2. Description of the Related Art
Because high speed networks facilitate effective team collaboration, globally distributed teams can operate without the need to be co-located. Meetings are routinely conducted using computer and telephony networks. For example, often the World Wide Web (“Web”) and telephone networks are used to facilitate a meeting. In some cases, such collaborative work uses instant messaging (IM). As used here, IM refers generally to technology that allows the transmission of electronic messages in real time. More particularly, IM refers to a communications service that facilitates real time communications over the Internet. Still more particularly, IM is a technology (that is, methods or systems) that allow text-based messages to be transmitted in real time over computer networks such as the Internet. Increasingly, IM technology has been extended to include the transmission of images, files, hyperlinks, and other types of data other than text-based data. Publicly available applications such as Microsoft Messenger and Google Talk, as well as private or secured applications within organizations, are commonly used. The use of IM clients that can connect to more than one such application is also becoming routine.
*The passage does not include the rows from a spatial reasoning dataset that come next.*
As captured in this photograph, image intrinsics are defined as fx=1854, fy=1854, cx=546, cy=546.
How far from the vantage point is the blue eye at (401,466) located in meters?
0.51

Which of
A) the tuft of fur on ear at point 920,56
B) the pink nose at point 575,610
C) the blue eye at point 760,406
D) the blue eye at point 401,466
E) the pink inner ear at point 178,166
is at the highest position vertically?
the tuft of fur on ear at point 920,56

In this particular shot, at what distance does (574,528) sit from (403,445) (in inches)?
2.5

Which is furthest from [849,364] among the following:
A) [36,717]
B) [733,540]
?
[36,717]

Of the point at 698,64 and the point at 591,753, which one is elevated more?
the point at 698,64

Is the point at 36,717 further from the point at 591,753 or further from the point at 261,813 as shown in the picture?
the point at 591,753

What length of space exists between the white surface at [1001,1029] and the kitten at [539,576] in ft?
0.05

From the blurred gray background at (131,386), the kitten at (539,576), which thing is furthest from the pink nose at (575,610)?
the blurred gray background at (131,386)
Online meetings can be conducted using presentations (“presentations”) or show-and-tell type demonstrations (“demonstrations”). Often, participants join a telephone conference with a presenter and have access to conference materials either via a local copy of the conference materials (common in presentations) or via a Web conference (common in demonstrations).
In the case of a presentation where all parties view the material locally, a presenter may desire that all participants view the same part of the material as the presentation proceeds. Often, to ensure synchronicity, the presenter constantly calls out the part of the material currently viewed, making the process distracting and ineffective. Even so, there can be no assurance that all participants are synchronized. For example, if a participant temporarily focuses on a different task, the participant might quickly be out of synchronization and needs to interrupt the presenter.
In the case of a demonstration, the material is accessible typically only to the presenter. Usually, participants view the material via a Web conference in which the presenter's interactions with the material are broadcast to the participants using a stream of non-interactive graphics. With this approach, participants do not have access to the actual material and are restricted to viewing only those interactions that the presenter chooses. Even in cases where the participants have access to the material locally (for example, a demonstration copy of an installed product) participants are unable to see in the local context the presenter's interactions with the material. Such a demonstration can become an ineffective learning process for the participants. Further, the broadcast of high resolution graphics to a large audience is often costly and impractical, resulting in wasted bandwidth for example. Additionally, this approach requires infrastructure that facilitates Web conferencing.
There exists a continuing desire for technology that facilitates communications via networks. Embodiments of the invention disclosed here are directed to various aspects, improvements, etc., of networked communications such as those described above.